The teachings that come from traditional farming are deeply attuned to restoring the RMU landscape. Too often, farmers and ranchers are treated as separate from ‘nature’, when in reality their work is interconnected. The values guiding my Kinyaa’aanii clan’s efforts to heal and restore our grazing lands through modern conservation practices have since aligned with broader land protection movements. This includes elevating Indigenous voices to places like Bears Ears National Monument in southern Utah, and ongoing work that mirrors my own rematriation and queering of an eleven-acre farm on my maternal side, the To’ahani Clan. As a queer writer and human being, it is important to insert this perspective to the land because as human and non-human relatives it means being reciprocally alive with the natural world.
Having learned from the harsh experience of that barbed wire cross fence, I now approach the land with greater authority, respect, responsibility, and clarity. Tsé Ya Ti continues to shape my cultural identity, and today I stand in solidarity with my paternal clan’s work to conserve and preserve our living cultural landscape for generations yet to come. The landscape does get its fair season of moisture during the summer monsoons, spring and fall rains and winter snow.
Recently, one of my bizhís - my paternal aunt - reminded me how rare and meaningful this connection is. This land has not just been shaped by our labor, but has also shaped the pathways taken by generations of my family, inspiring both cultural livelihoods, economic and academic pursuits far from home.
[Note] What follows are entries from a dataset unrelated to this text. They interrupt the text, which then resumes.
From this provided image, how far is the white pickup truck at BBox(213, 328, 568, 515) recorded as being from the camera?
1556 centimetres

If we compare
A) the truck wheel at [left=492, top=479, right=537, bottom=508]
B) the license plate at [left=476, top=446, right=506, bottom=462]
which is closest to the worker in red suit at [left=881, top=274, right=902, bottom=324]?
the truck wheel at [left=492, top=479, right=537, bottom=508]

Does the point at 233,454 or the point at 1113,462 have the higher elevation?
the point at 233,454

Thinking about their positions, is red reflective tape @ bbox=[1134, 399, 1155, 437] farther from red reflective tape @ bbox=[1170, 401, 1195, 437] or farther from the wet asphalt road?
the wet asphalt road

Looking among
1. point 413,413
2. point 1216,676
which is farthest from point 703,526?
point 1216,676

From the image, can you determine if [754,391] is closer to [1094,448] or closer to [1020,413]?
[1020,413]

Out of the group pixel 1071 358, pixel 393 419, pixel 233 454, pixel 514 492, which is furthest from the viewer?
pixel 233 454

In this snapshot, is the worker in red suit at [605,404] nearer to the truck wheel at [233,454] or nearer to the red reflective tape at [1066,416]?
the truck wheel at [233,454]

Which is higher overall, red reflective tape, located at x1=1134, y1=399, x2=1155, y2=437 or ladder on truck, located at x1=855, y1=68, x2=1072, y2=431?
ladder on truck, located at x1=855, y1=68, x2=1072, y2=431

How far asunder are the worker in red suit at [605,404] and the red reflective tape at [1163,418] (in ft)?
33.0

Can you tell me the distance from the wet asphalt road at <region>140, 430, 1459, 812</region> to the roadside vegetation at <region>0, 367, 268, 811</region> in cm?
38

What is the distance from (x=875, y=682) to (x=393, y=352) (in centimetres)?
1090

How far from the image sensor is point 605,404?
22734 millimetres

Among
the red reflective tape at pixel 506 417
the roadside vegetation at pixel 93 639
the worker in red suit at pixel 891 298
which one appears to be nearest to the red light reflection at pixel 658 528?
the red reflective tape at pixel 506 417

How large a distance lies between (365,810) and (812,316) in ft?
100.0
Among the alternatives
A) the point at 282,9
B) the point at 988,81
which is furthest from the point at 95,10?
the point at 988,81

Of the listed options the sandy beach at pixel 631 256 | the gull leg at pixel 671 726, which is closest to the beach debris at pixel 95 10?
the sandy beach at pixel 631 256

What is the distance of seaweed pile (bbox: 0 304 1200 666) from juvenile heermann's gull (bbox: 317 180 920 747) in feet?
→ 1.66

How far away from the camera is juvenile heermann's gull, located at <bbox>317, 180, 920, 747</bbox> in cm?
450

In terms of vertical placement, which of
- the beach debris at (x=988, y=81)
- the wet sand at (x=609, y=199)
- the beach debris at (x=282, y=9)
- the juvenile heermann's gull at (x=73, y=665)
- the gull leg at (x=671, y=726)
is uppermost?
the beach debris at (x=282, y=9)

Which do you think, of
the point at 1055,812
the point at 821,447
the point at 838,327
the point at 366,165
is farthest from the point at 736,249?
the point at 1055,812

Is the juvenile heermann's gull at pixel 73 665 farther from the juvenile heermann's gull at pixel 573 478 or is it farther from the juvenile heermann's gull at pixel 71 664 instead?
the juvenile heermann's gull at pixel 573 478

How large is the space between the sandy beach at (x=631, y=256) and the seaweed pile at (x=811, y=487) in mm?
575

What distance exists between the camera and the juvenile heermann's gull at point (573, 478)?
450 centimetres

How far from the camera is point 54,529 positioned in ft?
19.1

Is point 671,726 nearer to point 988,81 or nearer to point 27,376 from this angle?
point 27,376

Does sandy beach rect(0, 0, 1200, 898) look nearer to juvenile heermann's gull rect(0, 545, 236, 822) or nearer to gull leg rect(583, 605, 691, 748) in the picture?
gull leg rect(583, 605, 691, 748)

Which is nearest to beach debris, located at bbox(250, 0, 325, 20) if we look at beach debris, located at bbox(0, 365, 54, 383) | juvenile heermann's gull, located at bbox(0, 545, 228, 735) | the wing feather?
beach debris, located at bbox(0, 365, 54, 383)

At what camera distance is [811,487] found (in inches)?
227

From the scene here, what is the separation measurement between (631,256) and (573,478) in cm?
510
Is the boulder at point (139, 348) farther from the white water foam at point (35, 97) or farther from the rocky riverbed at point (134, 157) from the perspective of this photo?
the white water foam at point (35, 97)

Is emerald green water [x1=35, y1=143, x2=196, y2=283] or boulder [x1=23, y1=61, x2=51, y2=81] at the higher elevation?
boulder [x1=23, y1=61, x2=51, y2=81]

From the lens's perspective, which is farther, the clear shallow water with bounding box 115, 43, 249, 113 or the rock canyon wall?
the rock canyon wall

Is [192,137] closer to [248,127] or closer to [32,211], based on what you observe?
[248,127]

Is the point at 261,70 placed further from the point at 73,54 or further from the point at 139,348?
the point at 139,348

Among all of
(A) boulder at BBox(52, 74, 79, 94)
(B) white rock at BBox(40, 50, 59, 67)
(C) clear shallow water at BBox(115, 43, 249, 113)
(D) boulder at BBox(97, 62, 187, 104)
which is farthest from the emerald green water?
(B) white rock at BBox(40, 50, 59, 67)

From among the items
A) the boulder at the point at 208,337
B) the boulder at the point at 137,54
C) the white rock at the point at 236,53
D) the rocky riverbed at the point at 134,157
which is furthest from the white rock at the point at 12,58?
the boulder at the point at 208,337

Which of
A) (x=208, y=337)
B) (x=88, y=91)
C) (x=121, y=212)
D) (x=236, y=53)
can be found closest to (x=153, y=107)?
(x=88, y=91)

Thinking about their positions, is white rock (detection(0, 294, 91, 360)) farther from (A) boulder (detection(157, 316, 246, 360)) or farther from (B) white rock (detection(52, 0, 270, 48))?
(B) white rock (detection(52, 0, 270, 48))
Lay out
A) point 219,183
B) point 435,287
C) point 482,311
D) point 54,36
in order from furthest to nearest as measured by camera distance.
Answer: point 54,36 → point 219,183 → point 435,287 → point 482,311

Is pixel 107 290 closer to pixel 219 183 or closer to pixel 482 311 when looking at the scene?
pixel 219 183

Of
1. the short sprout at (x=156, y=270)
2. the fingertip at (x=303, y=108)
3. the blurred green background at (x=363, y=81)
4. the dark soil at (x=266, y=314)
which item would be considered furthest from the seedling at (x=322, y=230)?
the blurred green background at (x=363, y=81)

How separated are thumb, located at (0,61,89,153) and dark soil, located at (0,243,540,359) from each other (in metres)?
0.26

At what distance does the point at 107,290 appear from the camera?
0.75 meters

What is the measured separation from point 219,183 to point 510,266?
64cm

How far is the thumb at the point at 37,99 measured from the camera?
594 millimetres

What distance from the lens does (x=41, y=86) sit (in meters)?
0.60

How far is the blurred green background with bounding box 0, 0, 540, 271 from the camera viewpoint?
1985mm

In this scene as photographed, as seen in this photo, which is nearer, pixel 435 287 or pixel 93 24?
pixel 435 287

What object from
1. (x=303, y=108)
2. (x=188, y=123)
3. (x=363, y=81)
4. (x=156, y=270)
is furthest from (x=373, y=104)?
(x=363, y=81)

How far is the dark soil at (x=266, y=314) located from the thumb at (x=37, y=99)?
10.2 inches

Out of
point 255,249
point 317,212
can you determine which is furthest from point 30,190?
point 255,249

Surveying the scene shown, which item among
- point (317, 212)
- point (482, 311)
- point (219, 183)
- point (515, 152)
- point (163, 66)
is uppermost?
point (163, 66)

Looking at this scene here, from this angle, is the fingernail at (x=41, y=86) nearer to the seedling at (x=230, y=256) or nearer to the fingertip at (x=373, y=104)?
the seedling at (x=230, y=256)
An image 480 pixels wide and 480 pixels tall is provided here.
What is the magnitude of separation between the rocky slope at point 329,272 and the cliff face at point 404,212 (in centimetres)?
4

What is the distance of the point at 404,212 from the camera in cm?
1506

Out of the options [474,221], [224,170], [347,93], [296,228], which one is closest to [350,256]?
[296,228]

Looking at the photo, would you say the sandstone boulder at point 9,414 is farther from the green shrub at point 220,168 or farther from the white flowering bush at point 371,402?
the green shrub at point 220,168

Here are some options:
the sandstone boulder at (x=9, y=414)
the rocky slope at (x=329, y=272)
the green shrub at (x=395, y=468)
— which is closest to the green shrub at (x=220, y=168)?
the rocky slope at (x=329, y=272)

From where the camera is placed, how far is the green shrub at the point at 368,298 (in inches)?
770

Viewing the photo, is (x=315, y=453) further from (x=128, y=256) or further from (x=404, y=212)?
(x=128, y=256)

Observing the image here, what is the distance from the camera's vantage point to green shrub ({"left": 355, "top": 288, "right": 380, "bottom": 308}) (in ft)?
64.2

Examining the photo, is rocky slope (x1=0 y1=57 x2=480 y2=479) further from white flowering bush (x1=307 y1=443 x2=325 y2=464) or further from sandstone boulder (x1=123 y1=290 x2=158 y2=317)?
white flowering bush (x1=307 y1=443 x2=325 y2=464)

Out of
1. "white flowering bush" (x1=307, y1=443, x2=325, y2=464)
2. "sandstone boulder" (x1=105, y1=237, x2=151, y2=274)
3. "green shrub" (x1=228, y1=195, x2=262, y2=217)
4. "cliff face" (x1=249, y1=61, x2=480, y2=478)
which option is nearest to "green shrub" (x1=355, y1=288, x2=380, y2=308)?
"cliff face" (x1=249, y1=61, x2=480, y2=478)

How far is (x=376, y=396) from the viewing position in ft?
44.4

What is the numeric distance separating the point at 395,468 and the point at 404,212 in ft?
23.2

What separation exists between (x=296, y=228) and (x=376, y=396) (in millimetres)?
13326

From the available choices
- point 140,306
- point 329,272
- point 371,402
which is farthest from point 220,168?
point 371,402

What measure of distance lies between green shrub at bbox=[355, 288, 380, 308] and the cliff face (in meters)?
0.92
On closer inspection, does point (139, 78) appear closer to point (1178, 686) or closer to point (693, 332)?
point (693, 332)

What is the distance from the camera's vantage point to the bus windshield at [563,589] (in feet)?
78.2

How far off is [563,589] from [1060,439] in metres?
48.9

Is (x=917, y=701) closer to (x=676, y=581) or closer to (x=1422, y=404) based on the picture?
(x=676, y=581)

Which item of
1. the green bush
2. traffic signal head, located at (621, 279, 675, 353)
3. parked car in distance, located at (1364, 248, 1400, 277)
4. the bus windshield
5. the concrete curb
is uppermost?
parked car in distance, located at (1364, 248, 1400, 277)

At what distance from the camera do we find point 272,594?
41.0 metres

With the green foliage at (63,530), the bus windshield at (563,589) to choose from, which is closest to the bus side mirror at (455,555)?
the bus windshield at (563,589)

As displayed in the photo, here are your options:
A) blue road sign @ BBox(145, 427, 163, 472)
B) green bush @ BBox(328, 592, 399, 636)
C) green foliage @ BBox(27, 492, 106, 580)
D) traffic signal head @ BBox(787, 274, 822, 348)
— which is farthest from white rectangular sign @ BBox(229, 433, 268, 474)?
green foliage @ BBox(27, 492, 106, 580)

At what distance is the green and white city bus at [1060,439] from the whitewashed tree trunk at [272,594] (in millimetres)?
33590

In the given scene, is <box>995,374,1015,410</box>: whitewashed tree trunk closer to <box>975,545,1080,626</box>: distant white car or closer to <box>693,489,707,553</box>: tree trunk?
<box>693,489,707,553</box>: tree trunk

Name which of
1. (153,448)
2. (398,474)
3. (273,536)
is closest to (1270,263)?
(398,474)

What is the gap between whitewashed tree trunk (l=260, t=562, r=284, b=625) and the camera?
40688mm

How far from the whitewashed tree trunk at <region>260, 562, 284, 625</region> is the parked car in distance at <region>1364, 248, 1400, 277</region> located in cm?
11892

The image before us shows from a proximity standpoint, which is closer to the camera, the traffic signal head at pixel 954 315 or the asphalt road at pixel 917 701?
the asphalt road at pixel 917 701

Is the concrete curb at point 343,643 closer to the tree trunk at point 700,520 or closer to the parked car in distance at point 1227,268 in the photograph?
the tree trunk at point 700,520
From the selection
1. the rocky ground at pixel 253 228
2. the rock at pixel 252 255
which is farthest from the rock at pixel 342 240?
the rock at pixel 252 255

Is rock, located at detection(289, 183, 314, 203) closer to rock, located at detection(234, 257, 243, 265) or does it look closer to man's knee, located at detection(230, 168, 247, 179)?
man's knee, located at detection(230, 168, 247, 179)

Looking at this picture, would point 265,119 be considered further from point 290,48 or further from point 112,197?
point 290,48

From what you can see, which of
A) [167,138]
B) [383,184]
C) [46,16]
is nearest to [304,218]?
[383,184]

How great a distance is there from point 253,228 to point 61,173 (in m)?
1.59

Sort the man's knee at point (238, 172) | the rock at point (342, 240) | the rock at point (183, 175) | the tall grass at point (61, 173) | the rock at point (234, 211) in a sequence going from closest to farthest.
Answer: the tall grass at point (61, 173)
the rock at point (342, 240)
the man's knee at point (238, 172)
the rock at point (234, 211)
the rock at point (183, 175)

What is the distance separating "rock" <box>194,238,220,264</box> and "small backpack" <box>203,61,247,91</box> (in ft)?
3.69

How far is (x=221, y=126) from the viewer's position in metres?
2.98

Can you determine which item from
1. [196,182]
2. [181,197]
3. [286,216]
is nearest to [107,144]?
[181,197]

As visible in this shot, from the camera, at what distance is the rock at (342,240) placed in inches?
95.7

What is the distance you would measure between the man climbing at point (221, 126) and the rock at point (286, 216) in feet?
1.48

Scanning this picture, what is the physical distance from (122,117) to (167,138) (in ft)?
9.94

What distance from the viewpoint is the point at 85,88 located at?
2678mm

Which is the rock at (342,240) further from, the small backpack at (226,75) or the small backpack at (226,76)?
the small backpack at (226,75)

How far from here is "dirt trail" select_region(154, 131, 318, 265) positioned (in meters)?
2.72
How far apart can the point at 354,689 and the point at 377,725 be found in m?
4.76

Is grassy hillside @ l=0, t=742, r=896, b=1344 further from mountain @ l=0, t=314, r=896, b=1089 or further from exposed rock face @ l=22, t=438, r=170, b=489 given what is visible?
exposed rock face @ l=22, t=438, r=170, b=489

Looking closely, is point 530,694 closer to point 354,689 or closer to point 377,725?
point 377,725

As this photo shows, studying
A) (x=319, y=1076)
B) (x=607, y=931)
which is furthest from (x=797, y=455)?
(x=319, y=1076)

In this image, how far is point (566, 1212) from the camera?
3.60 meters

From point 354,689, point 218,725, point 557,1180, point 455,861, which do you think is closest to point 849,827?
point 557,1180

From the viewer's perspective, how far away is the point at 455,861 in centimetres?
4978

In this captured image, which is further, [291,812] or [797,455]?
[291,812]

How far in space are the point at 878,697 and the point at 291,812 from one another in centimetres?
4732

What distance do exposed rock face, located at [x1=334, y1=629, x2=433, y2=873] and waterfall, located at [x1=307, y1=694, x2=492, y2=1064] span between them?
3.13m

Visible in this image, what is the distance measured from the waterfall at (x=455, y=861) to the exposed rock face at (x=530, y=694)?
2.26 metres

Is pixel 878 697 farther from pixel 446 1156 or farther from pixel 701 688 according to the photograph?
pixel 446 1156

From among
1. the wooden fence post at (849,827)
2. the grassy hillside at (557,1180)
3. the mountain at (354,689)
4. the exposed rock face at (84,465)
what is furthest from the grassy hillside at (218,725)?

These rangelands have influenced who I am today, and what I bring back to it as a modern farmer, a writer, and a protector of Navajo culture, language, and sovereignty.
As I reflect on these ancestral truths, I have learned to approach even that barbed wire cross fence with more patience and understanding of how it still guides my life force. Maturity and respect for this way of life, though imperfect, offer pathways toward solutions for some of the world’s most urgent challenges, including the revival of Indigenous, drought-tolerant food systems and land practices resilient to climate change.
Footnote
Recently, researchers Anwesha Dutta, Senior Researcher at the Chr. Michelsen Institute in Bergen, Norway, and Emily Renn, PhD student in the School of Earth and Sustainability at Northern Arizona University, visited Tsé Ya Ti alongside Diné storyteller Sunny Dooley. They were joined by my cousin-brother Miles Bitsóí, who manages the daily work of feeding our family’s sheep, goats, and dogs and hauls water for them. The visit focused on learning from the often unrecognized, unpaid conservation labor that sustains Indigenous landscapes. This is work grounded in kinship, responsibility, and survival that does not always come with external funding or formal recognition.